SPS activity in SPPi plants is increased in terms of both Vmax and Vsel which probably reflects a response to counteract the decrease in sucrose biosynthetic capacity in these plants. It has previously been demonstrated that SPS transcript abundance is responsive to sugars. Provision of glucose to excised sugar beet leaves strongly increased the steady-state level of SPS mRNA, whereas exogenous sucrose slightly repressed expression (Hesse et al. 1995). SPPi plants show an increase in SPS expression in the absence of an increase of soluble sugars, which makes it tempting to speculate that in this case it is the low sucrose content acting as the signal for induction. Alternatively, the ratio between glucose and sucrose could serve as a measure to determine the cell’s demand for SPS activity, however, this is unlikely since both glucose and sucrose are decreased to a similar extent in SPPi plants.

Usually, SPS is regulated in concert with cFBPase, the enzyme catalyzing the second major regulatory step of sucrose biosynthesis (Stitt 1989). Cytosolic FBPase is subject to allosteric control by the signal metabolite Fru2,6bisP which acts as a potent inhibitor of enzymatic activity (Stitt 1990). With the onset of photosynthesis, rising 3-PGA and decreasing Pi inhibit fructose-6-phosphate,2-kinase. This results in declining Fru2,6bisP levels, eventually leading to a stimulation of cFBPase activity. Increasing levels of hexose-P then stimulate SPS. In turn, accumulating sucrose leads to a partial inactivation of SPS and rising hexose-P leads to an activation of fructose-2,6-bisphosphatase. The resulting increase in Fru2,6bisP then inactivates cFBPase. Thus, the measurement of Fru2,6bisP provides indirect evidence about cFBPase activity. Given the stimulation of SPS activity, unaltered Fru2,6bisP content as well as the decrease in cFBPase activity in the SPPi transformants is unexpected, but is fully consistent with the observation that Fru6P does not accumulate. This indicates that SPS and cFBPase are regulated independently in SPPi plants. This resembles the situation observed during phases of starch mobilization at night when cFBPase but not SPS is dispensable for sucrose synthesis. In the transformants, however, these changes do not achieve a net stimulation of sucrose because the initial problem (low SPP activity) is still present.

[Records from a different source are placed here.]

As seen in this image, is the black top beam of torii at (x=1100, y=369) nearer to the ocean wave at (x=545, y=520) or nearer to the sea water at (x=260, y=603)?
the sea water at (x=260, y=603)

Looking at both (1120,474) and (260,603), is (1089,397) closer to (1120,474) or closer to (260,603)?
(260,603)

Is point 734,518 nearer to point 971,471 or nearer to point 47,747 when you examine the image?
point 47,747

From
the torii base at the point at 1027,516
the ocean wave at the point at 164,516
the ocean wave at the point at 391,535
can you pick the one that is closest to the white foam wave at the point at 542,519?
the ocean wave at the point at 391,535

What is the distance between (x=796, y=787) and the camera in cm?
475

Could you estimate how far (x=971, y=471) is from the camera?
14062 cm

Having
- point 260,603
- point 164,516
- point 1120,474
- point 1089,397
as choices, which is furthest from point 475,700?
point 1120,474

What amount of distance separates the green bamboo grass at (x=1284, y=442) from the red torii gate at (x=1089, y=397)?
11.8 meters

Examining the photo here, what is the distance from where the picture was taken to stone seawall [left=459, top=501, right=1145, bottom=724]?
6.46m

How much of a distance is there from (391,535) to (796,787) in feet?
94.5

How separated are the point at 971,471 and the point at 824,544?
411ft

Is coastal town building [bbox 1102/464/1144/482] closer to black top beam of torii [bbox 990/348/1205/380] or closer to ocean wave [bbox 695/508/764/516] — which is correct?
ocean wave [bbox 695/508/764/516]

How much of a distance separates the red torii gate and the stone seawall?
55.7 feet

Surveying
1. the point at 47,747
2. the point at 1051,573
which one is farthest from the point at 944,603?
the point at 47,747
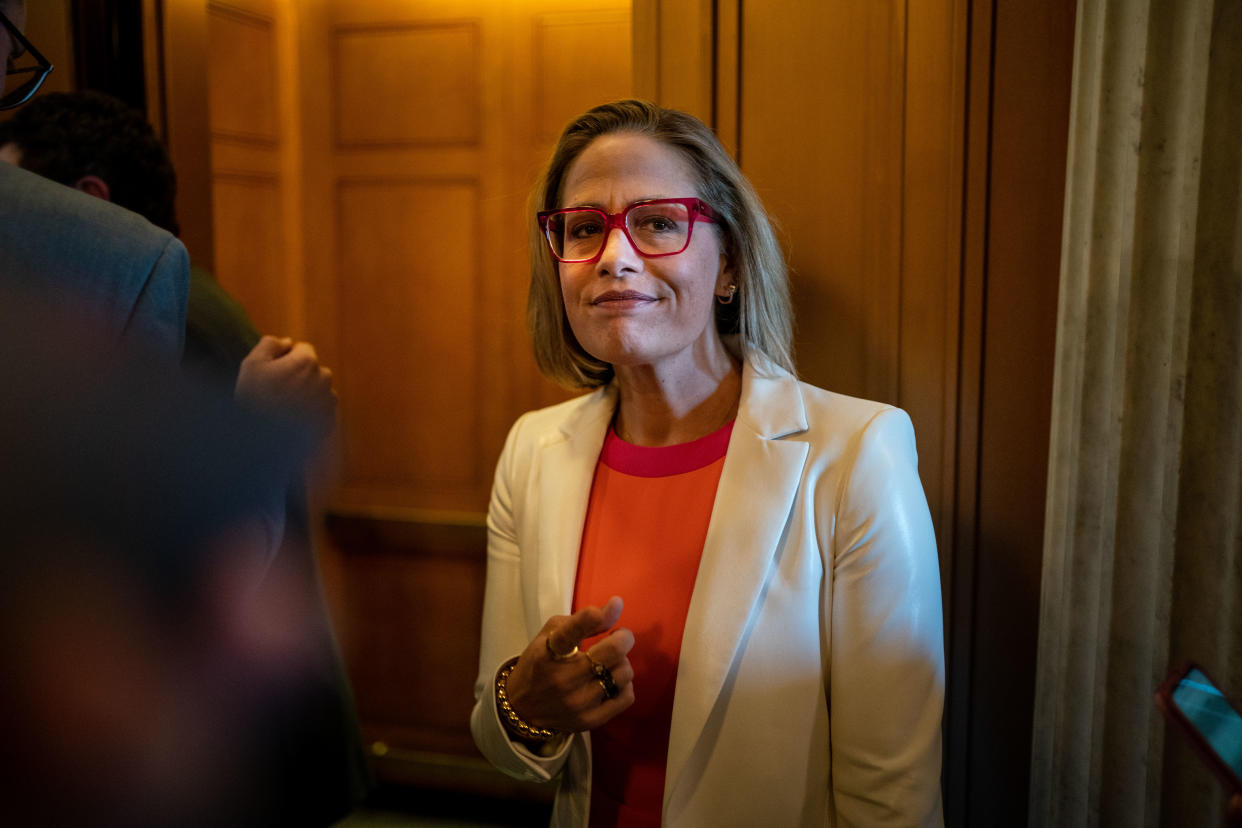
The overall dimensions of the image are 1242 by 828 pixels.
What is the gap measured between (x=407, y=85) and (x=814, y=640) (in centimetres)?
209

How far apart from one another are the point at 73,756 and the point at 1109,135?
1334mm

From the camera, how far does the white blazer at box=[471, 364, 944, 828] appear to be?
1.18 m

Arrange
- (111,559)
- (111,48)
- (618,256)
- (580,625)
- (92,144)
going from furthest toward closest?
(111,48) → (92,144) → (618,256) → (580,625) → (111,559)

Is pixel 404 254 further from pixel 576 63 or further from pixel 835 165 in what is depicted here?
pixel 835 165

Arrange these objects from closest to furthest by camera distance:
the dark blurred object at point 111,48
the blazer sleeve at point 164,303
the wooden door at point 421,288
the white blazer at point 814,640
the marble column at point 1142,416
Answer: the blazer sleeve at point 164,303, the marble column at point 1142,416, the white blazer at point 814,640, the dark blurred object at point 111,48, the wooden door at point 421,288

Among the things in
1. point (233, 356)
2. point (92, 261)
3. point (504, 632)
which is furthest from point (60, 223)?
point (233, 356)

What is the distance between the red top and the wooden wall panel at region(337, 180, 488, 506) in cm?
137

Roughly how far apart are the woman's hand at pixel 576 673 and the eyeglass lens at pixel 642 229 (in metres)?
0.51

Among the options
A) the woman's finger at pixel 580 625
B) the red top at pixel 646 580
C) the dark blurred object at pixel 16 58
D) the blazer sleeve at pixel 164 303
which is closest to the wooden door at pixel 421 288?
the red top at pixel 646 580

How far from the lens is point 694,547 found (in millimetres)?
1321

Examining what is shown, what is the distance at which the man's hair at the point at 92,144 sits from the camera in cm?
167

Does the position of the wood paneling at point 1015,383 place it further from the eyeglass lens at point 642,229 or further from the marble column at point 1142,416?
the eyeglass lens at point 642,229

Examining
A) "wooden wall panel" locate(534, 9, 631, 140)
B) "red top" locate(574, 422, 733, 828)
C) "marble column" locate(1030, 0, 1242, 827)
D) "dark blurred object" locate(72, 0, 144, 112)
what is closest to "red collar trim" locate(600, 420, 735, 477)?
"red top" locate(574, 422, 733, 828)

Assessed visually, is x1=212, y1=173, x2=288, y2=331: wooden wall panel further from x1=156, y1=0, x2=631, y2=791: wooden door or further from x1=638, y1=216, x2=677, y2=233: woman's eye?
x1=638, y1=216, x2=677, y2=233: woman's eye
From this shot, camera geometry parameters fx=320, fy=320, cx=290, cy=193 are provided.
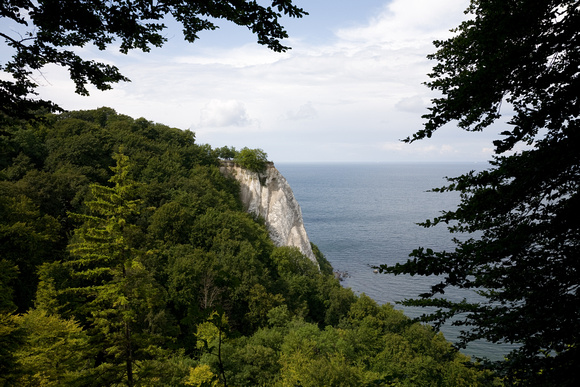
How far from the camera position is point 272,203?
47.2 metres

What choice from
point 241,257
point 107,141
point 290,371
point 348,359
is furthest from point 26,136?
point 348,359

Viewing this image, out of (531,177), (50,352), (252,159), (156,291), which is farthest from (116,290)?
(252,159)

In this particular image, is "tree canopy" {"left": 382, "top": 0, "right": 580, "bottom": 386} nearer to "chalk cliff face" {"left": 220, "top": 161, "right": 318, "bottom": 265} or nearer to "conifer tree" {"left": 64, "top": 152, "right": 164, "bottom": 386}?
"conifer tree" {"left": 64, "top": 152, "right": 164, "bottom": 386}

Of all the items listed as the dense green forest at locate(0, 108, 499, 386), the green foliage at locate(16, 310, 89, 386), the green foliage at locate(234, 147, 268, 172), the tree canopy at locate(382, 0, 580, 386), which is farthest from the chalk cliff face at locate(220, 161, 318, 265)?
the tree canopy at locate(382, 0, 580, 386)

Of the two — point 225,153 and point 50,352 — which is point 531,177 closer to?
point 50,352

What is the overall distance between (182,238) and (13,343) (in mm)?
21248

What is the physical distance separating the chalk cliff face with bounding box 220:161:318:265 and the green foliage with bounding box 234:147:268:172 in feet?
2.39

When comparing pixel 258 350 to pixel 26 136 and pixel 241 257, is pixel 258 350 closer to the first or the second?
pixel 241 257

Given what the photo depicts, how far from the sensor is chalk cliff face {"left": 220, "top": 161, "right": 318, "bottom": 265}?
4566 centimetres

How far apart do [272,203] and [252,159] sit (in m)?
7.06

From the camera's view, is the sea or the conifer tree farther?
the sea

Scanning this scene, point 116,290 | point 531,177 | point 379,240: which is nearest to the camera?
point 531,177

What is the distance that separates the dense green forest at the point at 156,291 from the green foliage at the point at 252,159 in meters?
3.82

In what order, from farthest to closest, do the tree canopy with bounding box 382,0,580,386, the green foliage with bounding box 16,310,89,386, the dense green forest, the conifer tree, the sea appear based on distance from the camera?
the sea < the dense green forest < the conifer tree < the green foliage with bounding box 16,310,89,386 < the tree canopy with bounding box 382,0,580,386
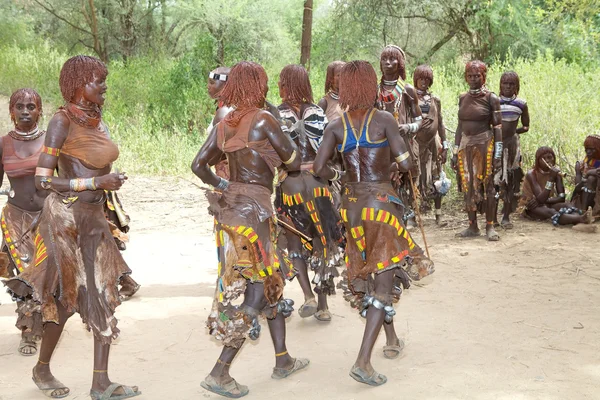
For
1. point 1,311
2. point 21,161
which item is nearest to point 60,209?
point 21,161

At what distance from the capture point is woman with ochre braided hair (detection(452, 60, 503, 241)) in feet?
25.8

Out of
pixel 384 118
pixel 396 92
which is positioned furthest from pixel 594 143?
pixel 384 118

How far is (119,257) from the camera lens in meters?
4.15


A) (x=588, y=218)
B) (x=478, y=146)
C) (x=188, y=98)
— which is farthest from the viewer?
(x=188, y=98)

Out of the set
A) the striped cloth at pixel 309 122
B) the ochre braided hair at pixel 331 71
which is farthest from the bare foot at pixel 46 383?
the ochre braided hair at pixel 331 71

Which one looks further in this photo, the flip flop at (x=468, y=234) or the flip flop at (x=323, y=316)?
the flip flop at (x=468, y=234)

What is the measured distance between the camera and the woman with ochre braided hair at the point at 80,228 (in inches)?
155

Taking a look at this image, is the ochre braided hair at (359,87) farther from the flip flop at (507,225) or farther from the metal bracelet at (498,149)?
the flip flop at (507,225)

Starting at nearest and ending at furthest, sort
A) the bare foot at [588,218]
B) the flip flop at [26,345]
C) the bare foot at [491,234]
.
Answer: the flip flop at [26,345] < the bare foot at [491,234] < the bare foot at [588,218]

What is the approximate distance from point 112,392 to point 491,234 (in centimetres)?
529

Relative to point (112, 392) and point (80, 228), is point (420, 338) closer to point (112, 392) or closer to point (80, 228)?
point (112, 392)

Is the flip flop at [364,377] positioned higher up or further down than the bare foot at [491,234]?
further down

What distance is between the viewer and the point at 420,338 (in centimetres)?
509

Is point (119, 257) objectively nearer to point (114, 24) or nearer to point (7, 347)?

The idea has been put forward that Suc6P might posses a signaling function in analogy to that described for T6P (Lunn et al. 2000; Paul et al. 2001; Lunn and MacRae 2003). Transgenic tobacco plants engineered to contain twofold to threefold more T6P than the wild-type displayed higher photosynthetic capacity whereas plants with reduced T6P content showed the opposite effect (Pellny et al. 2004). The change in Suc6P content in SPPi plants is much more dramatic (approximately 1000-fold increase as compared to the control plants) and the interpretation of the metabolic phenotype is complicated by the far-reaching effects of sucrose deprivation on the whole plant level. However, the changes observed can well be explained otherwise than by a specific signaling function of Suc6P. Apparently, the high Suc6P content is rather part of the resulting chain of events than a signal responsible for the changes observed in photosynthetic carbohydrate metabolism in SPPi transformants.

Conclusions

This is the first investigation using an RNAi approach to study the role and significance of SPP in regulating sucrose biosynthesis, carbohydrate partitioning, and photosynthesis. The key findings of our work can be summarized as follows: (i) SPP is abundant and does not exert significant control of sucrose synthesis under normal conditions; (ii) the fact that ca. 90% of SPP activity can be “lost” before any effect on sucrose synthesis can be observed suggests that the enzyme is unlikely to be tightly coupled to the SPS complex in vivo, certainly there does not seem to be a requirement for a 1:1 stoichiometry between SPS and SPP as has been suggested before (Lunn et al. 2000); (iii) the loss of SPP activity results in a change in carbon partitioning in favor of starch, something that is not observed in SPS antisense plants but does occur in cFBPase antisense Arabidopsis plants (Strand et al. 2000).